__Supplied information__

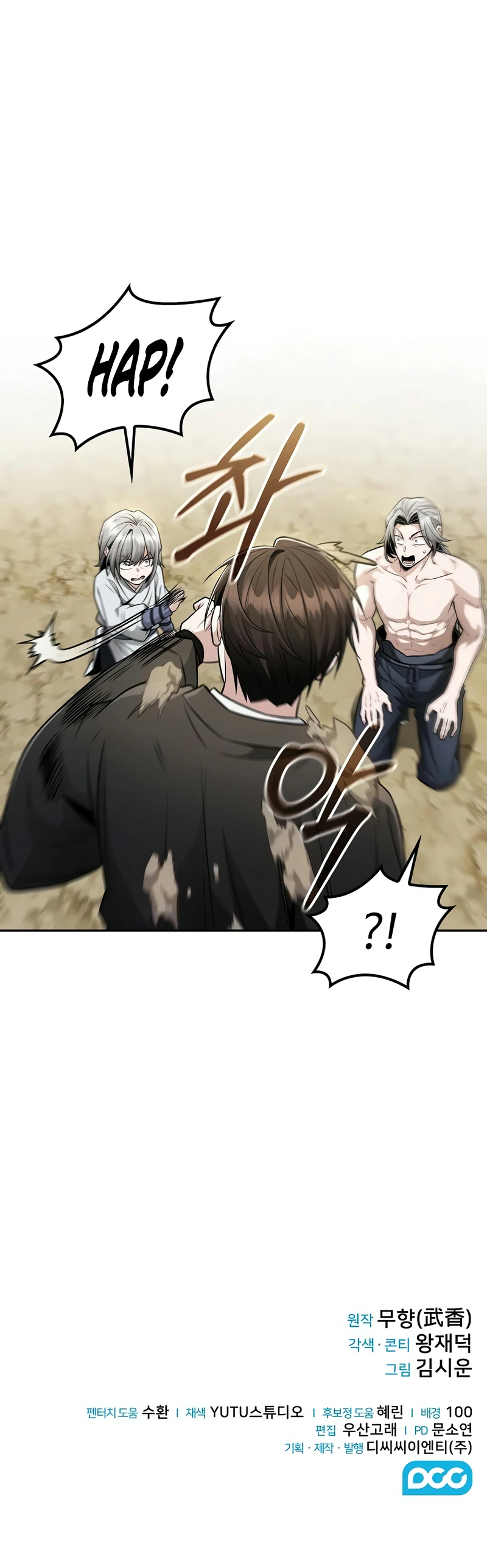 Mount Hua Sect's Genius Phantom Swordsman Chapter 20 page 11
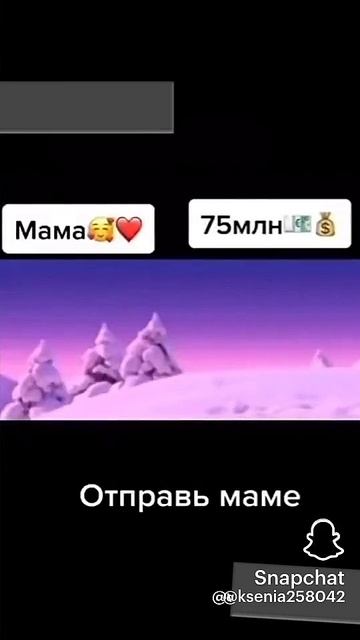 Скорее отправляй маме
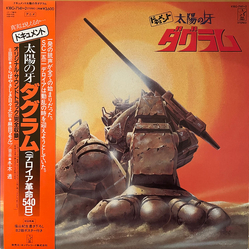 Tohru Fuyuki ドキュメント太陽の牙ダグラム VINYL LP - Stereo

__How to complete this task__
The data above must be given back verbatim, minus its images.

__Exercise output__
 Mount Hua Sect's Genius Phantom Swordsman Chapter 20 page 11
 Скорее отправляй маме
 Tohru Fuyuki ドキュメント太陽の牙ダグラム VINYL LP - Stereo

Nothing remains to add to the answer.